I found it and I should have know it was Nat"King" Cole ("Youtube") Mom loved him most of all.  I had forgotten the words, 2 of the lines," Since you went away the days grow long," "But I miss you most of all when Autumn leaves start to fall!" I do miss her, there were rough times between us long before the Alzheimer's ate her brain and made her mean. Please know I do love her and miss the good times so much......I really hate Alzheimer's...it is beyond HORRID!!!

Autumn in NY

I know it is only the 9th but here in upstate the leaves on my oak tree are  already turning red. Does anyone remember the song "Autumn in New York"?
We came from Southern California to upstate NY in Jan. 1980. My Daddy had gotten transferred, and since my in-laws at the time lived in Ma. David and I and our 2 boys came East with them.
That was almost 33 years ago.
This may be hard to follow but for me there is always a thread of how I reached different points in my crazy world.
The boys loved the snow, Joe was 10 Stewart 2.  I had never driven in the white stuff and  was a little nervous. It took a while to get comfy but by the next Winter we were settled in a little town called Argyle. I got stuck in the snow several times but there was always a farmer who pulled me out.
My parents lived 45 minutes South in Albany and my-in-laws 3 1/2 hours South East down by the Cape.
The first Autumn was breathtaking that's when my mother got out her old records and found Johnny Mathias or maybe It was Frank Sinatra singing "Autumn leaves."
Yesterday I sat out in my front yard with Brad and Heather looking at the sky and looked at the beautiful leaves. And reflected. Heather is now in middle school the others are all on their own, Daddy is with the Lord .

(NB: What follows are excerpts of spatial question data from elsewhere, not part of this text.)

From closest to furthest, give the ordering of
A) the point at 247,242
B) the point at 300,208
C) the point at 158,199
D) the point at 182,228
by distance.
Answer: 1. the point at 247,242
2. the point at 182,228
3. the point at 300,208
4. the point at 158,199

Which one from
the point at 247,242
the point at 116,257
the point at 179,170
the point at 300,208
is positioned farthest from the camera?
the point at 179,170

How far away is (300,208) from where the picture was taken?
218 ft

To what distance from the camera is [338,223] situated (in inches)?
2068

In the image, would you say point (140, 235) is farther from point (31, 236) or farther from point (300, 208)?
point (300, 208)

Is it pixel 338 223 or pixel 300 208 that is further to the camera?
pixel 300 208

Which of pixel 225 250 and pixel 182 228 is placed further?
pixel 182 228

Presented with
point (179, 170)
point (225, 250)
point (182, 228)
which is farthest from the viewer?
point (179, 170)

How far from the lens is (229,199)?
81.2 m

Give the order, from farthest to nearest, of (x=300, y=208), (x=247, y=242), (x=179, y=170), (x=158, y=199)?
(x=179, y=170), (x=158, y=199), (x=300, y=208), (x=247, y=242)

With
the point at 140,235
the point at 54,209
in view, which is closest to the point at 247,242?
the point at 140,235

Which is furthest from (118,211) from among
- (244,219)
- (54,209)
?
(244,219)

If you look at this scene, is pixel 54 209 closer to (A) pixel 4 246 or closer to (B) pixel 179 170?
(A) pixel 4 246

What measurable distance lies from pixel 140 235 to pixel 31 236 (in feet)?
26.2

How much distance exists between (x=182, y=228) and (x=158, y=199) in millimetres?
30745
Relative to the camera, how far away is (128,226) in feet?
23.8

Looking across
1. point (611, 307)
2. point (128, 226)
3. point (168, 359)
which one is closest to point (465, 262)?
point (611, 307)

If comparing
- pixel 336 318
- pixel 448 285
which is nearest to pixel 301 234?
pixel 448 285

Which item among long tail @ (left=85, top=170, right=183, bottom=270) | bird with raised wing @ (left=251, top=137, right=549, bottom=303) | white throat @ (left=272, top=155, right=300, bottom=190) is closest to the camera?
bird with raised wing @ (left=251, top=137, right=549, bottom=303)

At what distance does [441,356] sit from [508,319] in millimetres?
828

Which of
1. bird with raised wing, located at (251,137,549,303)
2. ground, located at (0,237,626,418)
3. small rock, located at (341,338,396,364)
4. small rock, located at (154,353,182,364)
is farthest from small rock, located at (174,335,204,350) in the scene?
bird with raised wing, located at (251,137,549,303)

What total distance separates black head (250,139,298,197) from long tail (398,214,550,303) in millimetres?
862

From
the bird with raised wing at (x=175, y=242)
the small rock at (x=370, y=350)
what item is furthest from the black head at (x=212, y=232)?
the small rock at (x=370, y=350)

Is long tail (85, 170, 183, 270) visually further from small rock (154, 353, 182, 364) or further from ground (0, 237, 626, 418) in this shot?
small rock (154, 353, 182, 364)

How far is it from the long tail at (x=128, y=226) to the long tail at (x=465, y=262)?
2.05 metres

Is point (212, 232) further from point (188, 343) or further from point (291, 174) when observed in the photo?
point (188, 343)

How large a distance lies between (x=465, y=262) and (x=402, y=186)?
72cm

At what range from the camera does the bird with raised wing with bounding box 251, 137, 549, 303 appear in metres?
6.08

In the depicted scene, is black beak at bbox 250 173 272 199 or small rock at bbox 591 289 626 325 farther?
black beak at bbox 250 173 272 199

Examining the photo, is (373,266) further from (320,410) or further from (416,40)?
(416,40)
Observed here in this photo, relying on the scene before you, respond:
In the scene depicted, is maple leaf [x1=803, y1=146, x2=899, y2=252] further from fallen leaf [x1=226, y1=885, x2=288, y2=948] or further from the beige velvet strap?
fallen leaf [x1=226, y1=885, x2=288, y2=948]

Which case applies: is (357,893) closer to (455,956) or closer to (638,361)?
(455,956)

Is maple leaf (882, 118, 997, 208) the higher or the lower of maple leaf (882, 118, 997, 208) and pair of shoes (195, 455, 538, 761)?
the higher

I wish Mommy was sitting outside with me drinking her "Tab" talking about years gone by and sharing what each of her grandchildren and great grand children were doing. She loved Fall mostly because it meant Christmas was coming closer. That was her favorite time of year!
I think I'l go to "You Tube" and see if I can find someone singing "Autumn leaves" and cry  some more. I so hate Alzheimer's!